For the next hour or so (maybe more?) both answered me, and I repositioned several times, always with the same result. They'd never come closer than around fifty yards or so through the woods--unseen; easily heard.

So I started pussyfooting away, clucking and yelping as I went . . . they fired back gobbles at that, gobbles that seemed to be following me. It was pretty clear they were closing in, in pursuit--but never into shotgun range as I set up here; then there.

Tough, pressured Pine Tree State mid-season longbeards on unposted private land open to hunting can only make one mistake that puts them in shotgun range for the final time. It sounded like these two turkeys were drifting toward a little greened-up pasture corner, so I slipped through the nearby bog to that spot . . . busted: they'd beaten me to the field, and spooked, jogging away through the grass to the far woods. My bad . . .

Leave? Hardly. I was in for the long haul until noon (Maine's spring closing time). I went right toward where they got swallowed up by greenery, and set up a deke (I don't often use them, but thought it might work on this deal). I let things settle. I called. They ripped back, now across the plowed cornfield. They were about 100 yards from me, and a football field apart from each other. This went on for some time, until I decided to lift the deke, and reposition closer by skirting the field to get to the far corner.

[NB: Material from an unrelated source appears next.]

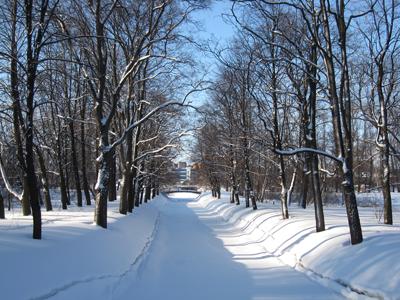 Екатерингофский парк, Подъездной канал, февраль.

There, I staked the deke. Set up. Called. One turkey answered, swung in (sticks cracked in the near woods as he passed--the jake, evidenced by the cracked gobble), moved on. Reunited, the gobbling duo answered me, and in the next hour I called them back three times to the edge of the woods (my agitated cutting seemed to unhinge them), but they'd have no part of the field corner deke, which was even wavering a little in the breeze like a live bird. At one point they were just over the New England stone wall to my hard left, but I couldn't turn, even though the spitting and drumming was close, real close. Um, ten yards? Pinned. Down.

At one point they simply left, drifted away. I called several more times, then amazingly came back on my other side . . . one clucked to my right (offered to the mute plastic deke?), and was answered by one of my own, but they eased into the field, ignoring me, then away to the far woods where I first started with them.

Trout. Turkeys. Sometimes you let the smaller ones go, and the bigger ones just won't bite.